Please extend the text on impeachment, picking up after its last line.

▸ Extracted text:
.....

The House majority leader is Rep. Bruce Westerman. Darr briefly planned to challenge him for Congress.
PS: On the jump, read everything the Constitution has to say about impeachment:
1. Officers subject to impeachment – Grounds.
The Governor and all State officers, Judges of the Supreme and Circuit Courts, Chancellors and
Prosecuting Attorneys, shall be liable to impeachment for high crimes and misdemeanors, and
gross misconduct in office; but the judgment shall go no further than removal from office and
disqualification to hold any office of honor, trust or profit under this State. An impeachment,
whether successful or not, shall be no bar to an indictment.
2. Impeachment by House – Trial by Senate – Presiding officer.
The House of Representatives shall have the sole power of impeachment. All impeachments
shall be tried by the Senate. When sitting for that purpose, the Senators shall be upon oath or
affirmation; no person shall be convicted without the concurrence of two-thirds of the members
thereof. The Chief Justice shall preside, unless he is impeached or otherwise disqualified, when
the Senate shall select a presiding officer.
3. Officers removable by Governor upon address.
The governor, upon the joint address of two-thirds of all the members elected to each House of
the General Assembly, for good cause, may remove the Auditor, Treasurer, Secretary of State,
Attorney-General, Judges of the Supreme and Circuit Courts, Chancellors and Prosecuting
Then from the statutes:
In this subchapter:
(1) “Articles of impeachment” means the written accusation of the officer, drawn up and approved by the House of Representatives. The articles shall state with reasonable certainty the misdemeanors in office for which the officer is impeached, and, if there is more than one (1), the misdemeanors shall be stated separately and distinctly; and
(2) “Impeachment” means the prosecution, by the House of Representatives before the Senate, of the Governor or other civil officer for misdemeanor in office.
21-12-202. Suspension of impeached officer.
(a) When any officer shall be impeached, he or she is declared to be suspended from exercising his or her office, after he or she shall be notified thereof, until he or she is acquitted.
(b) If the President of the Senate be impeached, notice shall be immediately given by the House of Representatives to the Senate, that another President of the Senate may be appointed.
(c) In all cases of impeachment of any officer of this state, the Governor is authorized to appoint some suitable person to perform the functions of the office from which the officer is suspended until the case of impeachment is disposed of by trial or otherwise, according to law. The person so appointed shall receive the same salary and emoluments as the officer impeached.
21-12-203. Initiation of proceedings.

.....

Items drawn from a data source:
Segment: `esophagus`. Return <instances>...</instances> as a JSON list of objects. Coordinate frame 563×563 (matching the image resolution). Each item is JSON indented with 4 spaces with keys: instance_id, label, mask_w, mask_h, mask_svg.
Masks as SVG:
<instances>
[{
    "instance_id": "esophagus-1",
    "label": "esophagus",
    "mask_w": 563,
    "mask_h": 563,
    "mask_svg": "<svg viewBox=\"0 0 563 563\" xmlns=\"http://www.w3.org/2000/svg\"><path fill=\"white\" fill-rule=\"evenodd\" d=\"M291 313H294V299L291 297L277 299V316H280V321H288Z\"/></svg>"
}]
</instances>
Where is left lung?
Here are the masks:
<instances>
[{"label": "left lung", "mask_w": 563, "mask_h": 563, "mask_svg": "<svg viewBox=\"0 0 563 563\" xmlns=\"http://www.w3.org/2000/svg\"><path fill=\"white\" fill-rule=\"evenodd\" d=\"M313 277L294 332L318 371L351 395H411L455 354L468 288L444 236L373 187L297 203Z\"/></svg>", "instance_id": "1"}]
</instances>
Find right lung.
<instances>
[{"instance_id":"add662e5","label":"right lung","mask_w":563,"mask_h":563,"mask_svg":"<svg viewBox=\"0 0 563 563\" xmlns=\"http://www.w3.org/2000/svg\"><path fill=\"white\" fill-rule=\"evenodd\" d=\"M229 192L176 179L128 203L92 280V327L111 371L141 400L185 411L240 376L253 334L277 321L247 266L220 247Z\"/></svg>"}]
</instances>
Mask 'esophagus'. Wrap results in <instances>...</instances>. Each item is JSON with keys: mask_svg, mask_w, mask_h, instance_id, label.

.....

▸ Response to this task:
(a) When articles of impeachment have been approved by the House of Representatives and impeachment ordered, a committee shall be appointed to prosecute the impeachment, whose chair, within five (5) days, shall bring the same before the Senate.
(b) The Senate shall appoint a day for hearing the impeachment.
(c) (1) The accused shall be summoned by a precept issued by the Secretary of State to appear on that day.
(2) The precept shall be served by delivering a copy of the precept and of the articles of impeachment to the accused in person, if to be found, or by leaving the copies at his or her residence with some member of his or her family over sixteen (16) years of age.
(d) (1) Upon the appearance of the accused, he or she shall have reasonable time to answer the impeachment, and when the answer shall be filed, the committee may reply thereto.
(2) When issue shall be joined on any such impeachment, the Senate shall appoint a time for the trial.
(e) If the accused shall not appear after being notified, or after appearing shall fail to answer, the Senate may proceed ex parte.
21-12-204. Attendance of witnesses.
(a) The Senate shall have power of coercing the attendance of witnesses and of compelling them to testify and of coercing the production of books and papers, by fine and imprisonment to such extent as shall be necessary.
(b) (1) The Secretary of the Senate, at the request of the chair of the committee prosecuting the impeachment, or of the accused, shall issue process for summoning witnesses and for producing books and papers.
(2) In case of disobedience of the process, the Senate shall order the clerk to issue process for arresting the witnesses and seizing the books and papers, which process may be executed by the peace officers of the counties or by officers especially appointed for that purpose by the Senate.
(c) Witnesses shall have the same compensation for travel and attendance, and the same exemption in going, remaining, and returning, as witnesses in the circuit courts.
(d) Officers executing the process and orders of the Senate shall have like fees for their services.
21-12-205. Depositions of witnesses.
(a) The President of the Senate, on the application of the accused, or any of his or her counsel, or of the chair of the committee prosecuting the impeachment, shall issue commissions to take depositions where the witness is unable to attend from sickness or other infirmity or where the witness is without the limits of the state.
(b) Depositions shall be taken in the same manner, and the same notice shall be given, as where depositions are to be taken in the circuit court.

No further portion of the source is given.